Deste” universo de trabalhadores faziam parte os trabalhadores da empresa pública Correios e Telecomunicações de Portugal que havia sido criada pelo D.L: 49. 368 de 10/11/69, uma vez que as empresas públicas dotadas de personalidade jurídica de direito público( como era o caso dos
CTT- vide artº 1º nº 2 do D.L. 49. 368), constituem uma das modalidades dos institutos públicos( Marcelo Caetano, Manual de Direito Administrativo Vol. I, p 190, Almedina 10ª ed. reimpressão9”.
Esta solução não é afastada pela entrada em vigor do D.L. 270/76, pelo que dispõe o seu artº 33.
E também não é invalidada pelo D.L. 427/89 de 7/12, já que por força do seu artº 14º nº 3 ficam excluídas as empresas públicas.
E de qualquer forma sempre os trabalhadores dos CTT , estariam excluídos do regime deste último diploma, já que o seu artº 44 nº 1 explicitamente afasta do seu âmbito de aplicação o “ pessoal abrangido por regimes identificados em lei como regimes de direito público privativo”, como era o caso de tais trabalhadores por força do disposto no preâmbulo da Portaria 7/06/71.
Acresce que conforme o disposto no artº 9º nº 1 do D.L. 87/92 ( que como se disse transformou os CTT em sociedade anónima de capitais exclusivamente públicos), estabelece que os trabalhadores da empresa pública Correios e Telecomunicações de Portugal mantêm perante os CTT SA. Todos os direito e obrigações de eram titulares, além de que o seu vínculo laboral continuou a reger-se pelo regime que até aí lhes era aplicável e as relações entre os CTT SA e a CGA no que respeita àqueles trabalhadores continuaram a ser reguladas pelo artº 25º do D.L. 36. 610 de 24/11/47- cfr. acórdão do STJ, in revista nº 1621/06 4ª Secção já citado -.
Resumindo: por tudo o que se explanou o A deveria desde início ter sido inscrito como subscritor da CGA.

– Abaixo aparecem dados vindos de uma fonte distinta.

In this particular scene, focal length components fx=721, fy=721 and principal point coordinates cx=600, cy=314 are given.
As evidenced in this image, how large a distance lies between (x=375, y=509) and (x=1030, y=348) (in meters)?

É certo que o despacho que o considerou como trabalhador efectivo data de 1995, sendo portanto posterior à transformação dos CTT em sociedade anónima, altura a partir da qual indubitavelmente os trabalhadores contratados a partir de então.
Contudo por força do mesmo despacho- e como provado ficou- a antiguidade do A na empresa reporta-se à data do início das suas funções( 2/5/90, altura em que os CTT eram como se viu ainda uma empresa pública.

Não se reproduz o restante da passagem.